> _Vorliegender Text_
Abgrenzung

Wer den ganzen Tag hektisch arbeitet, kann auch abends nicht abschalten

Mitarbeitende, die vor lauter Aktivismus nicht mehr zur Ruhe kommen, leisten sich und ihrem Unternehmen einen Bärendienst. Wer hingegen während der Arbeit immer wieder kurz den Mut zum Nichtstun aufbringt und bewusst abschaltet, lebt gesünder und ist innovativer. Untersuchungen zum Nutzen von Mikropausen konnten dies deutlich belegen.

> _Datenauszug_
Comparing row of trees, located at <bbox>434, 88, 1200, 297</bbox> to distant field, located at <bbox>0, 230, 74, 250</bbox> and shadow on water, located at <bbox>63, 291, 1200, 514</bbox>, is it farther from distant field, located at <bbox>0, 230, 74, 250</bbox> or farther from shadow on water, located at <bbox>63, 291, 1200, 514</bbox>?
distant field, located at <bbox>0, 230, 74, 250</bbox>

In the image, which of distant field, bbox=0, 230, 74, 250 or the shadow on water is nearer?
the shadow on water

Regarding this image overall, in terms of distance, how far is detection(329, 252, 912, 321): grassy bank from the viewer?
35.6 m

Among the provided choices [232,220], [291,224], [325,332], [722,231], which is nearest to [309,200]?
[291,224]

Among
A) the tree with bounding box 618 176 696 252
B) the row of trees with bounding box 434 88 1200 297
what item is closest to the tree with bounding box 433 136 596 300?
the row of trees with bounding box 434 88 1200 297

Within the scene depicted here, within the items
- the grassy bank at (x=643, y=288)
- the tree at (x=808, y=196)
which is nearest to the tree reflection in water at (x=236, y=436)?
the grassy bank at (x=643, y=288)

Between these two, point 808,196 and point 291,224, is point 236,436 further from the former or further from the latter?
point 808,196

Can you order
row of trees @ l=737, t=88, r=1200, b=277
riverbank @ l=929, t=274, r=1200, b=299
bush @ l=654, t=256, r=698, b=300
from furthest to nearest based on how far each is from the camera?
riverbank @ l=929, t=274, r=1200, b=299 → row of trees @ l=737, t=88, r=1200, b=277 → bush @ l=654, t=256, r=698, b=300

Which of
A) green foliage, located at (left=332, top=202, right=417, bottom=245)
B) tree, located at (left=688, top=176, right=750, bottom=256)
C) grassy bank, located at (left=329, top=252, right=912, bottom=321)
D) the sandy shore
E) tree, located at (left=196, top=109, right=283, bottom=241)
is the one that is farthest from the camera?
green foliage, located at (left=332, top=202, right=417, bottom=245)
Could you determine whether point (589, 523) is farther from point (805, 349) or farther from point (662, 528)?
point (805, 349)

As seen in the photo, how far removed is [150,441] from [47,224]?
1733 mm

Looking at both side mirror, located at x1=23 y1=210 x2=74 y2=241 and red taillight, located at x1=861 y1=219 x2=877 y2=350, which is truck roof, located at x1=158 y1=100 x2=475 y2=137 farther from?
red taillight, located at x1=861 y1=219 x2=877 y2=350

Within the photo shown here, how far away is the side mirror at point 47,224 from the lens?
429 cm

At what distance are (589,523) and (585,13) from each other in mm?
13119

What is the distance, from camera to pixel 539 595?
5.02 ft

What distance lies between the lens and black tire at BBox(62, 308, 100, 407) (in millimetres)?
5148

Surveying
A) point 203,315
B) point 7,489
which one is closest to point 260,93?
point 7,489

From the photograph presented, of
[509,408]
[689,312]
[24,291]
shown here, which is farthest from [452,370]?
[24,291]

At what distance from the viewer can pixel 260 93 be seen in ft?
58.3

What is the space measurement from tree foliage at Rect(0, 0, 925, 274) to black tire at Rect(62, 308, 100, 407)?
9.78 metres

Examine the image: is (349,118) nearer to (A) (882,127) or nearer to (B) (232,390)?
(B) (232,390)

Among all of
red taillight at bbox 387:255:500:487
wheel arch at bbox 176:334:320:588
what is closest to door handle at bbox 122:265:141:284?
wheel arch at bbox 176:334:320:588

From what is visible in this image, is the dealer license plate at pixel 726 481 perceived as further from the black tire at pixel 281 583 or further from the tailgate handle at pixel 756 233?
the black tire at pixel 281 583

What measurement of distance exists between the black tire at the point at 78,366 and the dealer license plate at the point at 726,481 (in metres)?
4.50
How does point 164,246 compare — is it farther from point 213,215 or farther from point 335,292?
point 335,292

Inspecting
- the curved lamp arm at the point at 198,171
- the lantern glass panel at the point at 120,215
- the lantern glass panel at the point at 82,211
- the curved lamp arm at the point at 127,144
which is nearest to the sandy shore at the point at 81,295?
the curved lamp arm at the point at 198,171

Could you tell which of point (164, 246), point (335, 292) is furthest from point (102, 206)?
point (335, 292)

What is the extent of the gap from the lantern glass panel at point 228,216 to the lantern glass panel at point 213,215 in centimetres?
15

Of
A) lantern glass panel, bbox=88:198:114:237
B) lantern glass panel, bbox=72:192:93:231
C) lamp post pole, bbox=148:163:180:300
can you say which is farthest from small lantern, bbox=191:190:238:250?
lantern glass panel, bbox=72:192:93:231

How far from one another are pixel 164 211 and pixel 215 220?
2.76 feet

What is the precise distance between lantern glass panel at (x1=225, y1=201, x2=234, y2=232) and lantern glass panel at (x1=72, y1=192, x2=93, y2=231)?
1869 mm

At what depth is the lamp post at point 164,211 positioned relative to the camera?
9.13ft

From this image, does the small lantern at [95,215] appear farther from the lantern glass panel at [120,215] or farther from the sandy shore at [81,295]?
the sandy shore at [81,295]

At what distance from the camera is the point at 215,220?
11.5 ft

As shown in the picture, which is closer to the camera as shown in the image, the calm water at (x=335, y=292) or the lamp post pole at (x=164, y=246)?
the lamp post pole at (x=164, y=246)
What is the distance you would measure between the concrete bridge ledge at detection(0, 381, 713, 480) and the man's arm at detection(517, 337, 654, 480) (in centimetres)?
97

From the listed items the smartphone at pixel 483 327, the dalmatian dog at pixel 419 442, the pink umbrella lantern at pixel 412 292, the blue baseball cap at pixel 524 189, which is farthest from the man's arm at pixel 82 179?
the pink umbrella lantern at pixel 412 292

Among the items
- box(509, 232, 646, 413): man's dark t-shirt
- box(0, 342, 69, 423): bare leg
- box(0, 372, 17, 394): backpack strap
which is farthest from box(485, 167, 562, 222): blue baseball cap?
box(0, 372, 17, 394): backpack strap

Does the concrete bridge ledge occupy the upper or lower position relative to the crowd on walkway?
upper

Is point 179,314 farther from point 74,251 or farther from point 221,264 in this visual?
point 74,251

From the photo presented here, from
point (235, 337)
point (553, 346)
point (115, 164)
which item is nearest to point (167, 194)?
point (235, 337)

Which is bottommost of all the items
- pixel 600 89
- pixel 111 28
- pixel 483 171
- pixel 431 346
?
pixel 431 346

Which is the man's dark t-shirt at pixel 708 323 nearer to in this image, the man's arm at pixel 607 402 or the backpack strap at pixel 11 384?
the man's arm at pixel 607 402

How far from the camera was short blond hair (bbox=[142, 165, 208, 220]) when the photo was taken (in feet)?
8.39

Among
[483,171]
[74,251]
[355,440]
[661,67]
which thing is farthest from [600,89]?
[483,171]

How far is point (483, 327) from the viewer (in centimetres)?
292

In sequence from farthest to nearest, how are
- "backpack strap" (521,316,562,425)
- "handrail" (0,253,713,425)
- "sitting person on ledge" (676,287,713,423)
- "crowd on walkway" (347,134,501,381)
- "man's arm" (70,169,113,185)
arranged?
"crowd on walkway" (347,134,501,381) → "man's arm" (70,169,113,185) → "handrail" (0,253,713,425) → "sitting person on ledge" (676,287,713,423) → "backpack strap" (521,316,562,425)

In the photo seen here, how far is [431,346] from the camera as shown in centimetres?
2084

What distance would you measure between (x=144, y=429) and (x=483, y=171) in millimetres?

> _Aufgabe 1_
Wer kann laut dem Text über Mikropausen auch abends nicht abschalten?
> _Aufgabe 2_
Filtere aus den Datensätzen jede Zeile heraus, in der die Zeichenfolge "seen" vorkommt. Achte dabei auf Groß- und Kleinschreibung.
Text und Datensätze sind voneinander unabhängiges Material.

> _Schriftliche Antwort 1_
Wer den ganzen Tag hektisch arbeitet.

> _Schriftliche Antwort 2_
As seen in the photo, how far removed is [150,441] from [47,224]?
At what distance from the viewer can pixel 260 93 be seen in ft?
In the photo seen here, how far is [431,346] from the camera as shown in centimetres?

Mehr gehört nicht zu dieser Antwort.